In early January 2013 I was doing some running speed work and after one particular workout, I noticed a sharp pain in my groin when lifting my leg to put on my pants and even when bending down to tie my shoe laces.  I assumed that I had pulled a groin muscle during my recent workout.  I didn’t think much about it, other than thinking that at my age, it would probably take a long time to heal.

Several months later – into March, it was still hurting.  I was taking it easy on the running and mostly biking for a cardio workout.  But I did some running on days that I felt better.  Those days became more and more infrequent.  In fact several times, the pain was so bad after a workout that I could barely walk.  I thought that I was perhaps pushing myself too hard and re-injuring the “pulled muscle”.

In late March I visited my primary care physician.  I told him that I had been running and thought I pulled a groin muscle.  This doctor basically accepted my own self diagnosis and did no testing.  No X-rays or any other tests.  He prescribed physical therapy.

A month later I was in even more pain.  I was waking up at night about once an hour from the pain that I had not only in my groin area, but running down my leg into the knee.  Reality was settling in and I knew this was no ordinary muscle pull, so I made an appointment with an orthopedic doctor.  This doctor listened to my story and self-diagnosis, but thankfully made up his own mind.  He performed some range-of-motion tests on my leg then ordered X-rays.  Even before he had seen the X-ray results, he told me that he suspected a hip problem.  Sure enough, the X-Rays showed that I had bone-on-bone in my right hip.  I was floored.

I had no inkling that I had any kind of cartilage wear issue with my hips, as I had never had any hip pain my entire life.  Evidently the cartilage had been wearing out over the years, but as long as there is a layer of cartilage, even if it’s thin, the femur is able to glide smoothly in the hip socket.  Once the cartilage layer was compromised, though, the bone-on-bone contact (and pain) begins.

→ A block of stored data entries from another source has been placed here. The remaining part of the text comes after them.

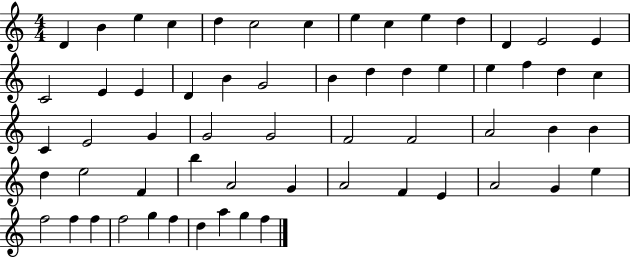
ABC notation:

X:1
T:Untitled
M:4/4
L:1/4
K:C
D B e c d c2 c e c e d D E2 E C2 E E D B G2 B d d e e f d c C E2 G G2 G2 F2 F2 A2 B B d e2 F b A2 G A2 F E A2 G e f2 f f f2 g f d a g f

I was told that I needed to have a hip replacement operation.  Whoa!  That can’t possibly be the case.  I’m only 62 – I’m still “young”!  Surely there were other options.  Like maybe just upping my dosage of glucosamine and fish oil!  Well, to make a long story short, after many hours of web research and several doctor consultations I concluded that was indeed the only realistically viable option.  There are alternative procedures and recommendations to be found, like stem cell injections, other types of injections and dietary changes, but my conclusion was that these could not be relied upon.  Often times practitioners made claims of feeling better after following some alternative course, but nowhere did I find hard objective data that anything can actually regrow cartilage in the joint.  I want to see “before” and “after” X-rays that actually show improvement.  These are hard to find.

There are some clinics I found on the Internet that claim to show evidence of cartilage thickening, but the reviews were invariably mixed.  And to Henry Warner’s way of thinking, if there were actually viable alternatives, would these not be commonplace and covered by insurance?

In May, 2013 Henry Warner “bit the bullet” and scheduled a hip resurfacing procedure.  I had originally planned to defer an operation until after the upcoming September France trip, but the pain was getting intolerable.  I learned that I could expect to be resuming a fairly normal activity schedule after about six weeks, so I am now scheduled to have the operation on May 24, 2013.  More to come later!